++++ Показанный отрывок
В последние годы тюремное служение претерпело изменение: от полного запрета на посещение священником тюрем до массового открытия храмов в каждой колонии. Такой порыв стал возможен благодаря усилиям совсем небольшого числа людей — священников и волонтеров, упорство которых в прямом смысле открыло двери исправительных учреждений.
Своим опытом окормления заключенных в колонии № 16 села Просек Лысковского района Нижегородской области делится протоиерей  Владимир Антипин.

- Отец Владимир, расскажите о начале своего тюремного служения. Как вы впервые оказались в колонии?
++++++++
++++ Строки данных
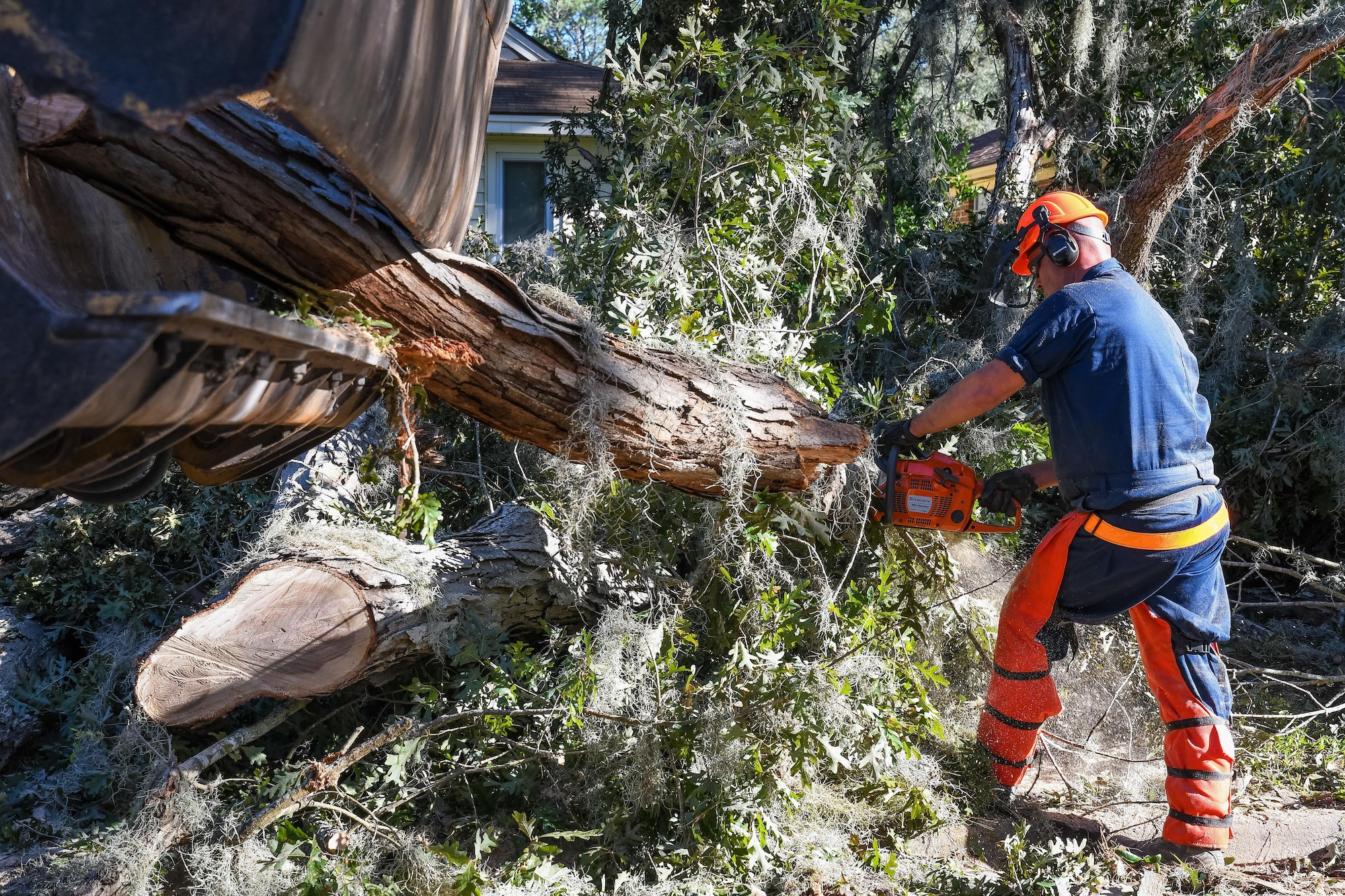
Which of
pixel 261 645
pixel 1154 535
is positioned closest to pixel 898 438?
pixel 1154 535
++++++++
■ **Задание 1**
В какой колонии окормляет заключенных протоиерей Владимир Антипин, согласно показанному отрывку?
■ **Задание 2**
Повторите дословно ту часть показанного отрывка, которая открывается словами, содержащими «В последние годы», и завершается словами «впервые оказались в колонии?».

■ **Полный ответ 1**
В колонии № 16 села Просек Лысковского района Нижегородской области.

■ **Полный ответ 2**
В последние годы тюремное служение претерпело изменение: от полного запрета на посещение священником тюрем до массового открытия храмов в каждой колонии. Такой порыв стал возможен благодаря усилиям совсем небольшого числа людей — священников и волонтеров, упорство которых в прямом смысле открыло двери исправительных учреждений.
Своим опытом окормления заключенных в колонии № 16 села Просек Лысковского района Нижегородской области делится протоиерей  Владимир Антипин.

- Отец Владимир, расскажите о начале своего тюремного служения. Как вы впервые оказались в колонии?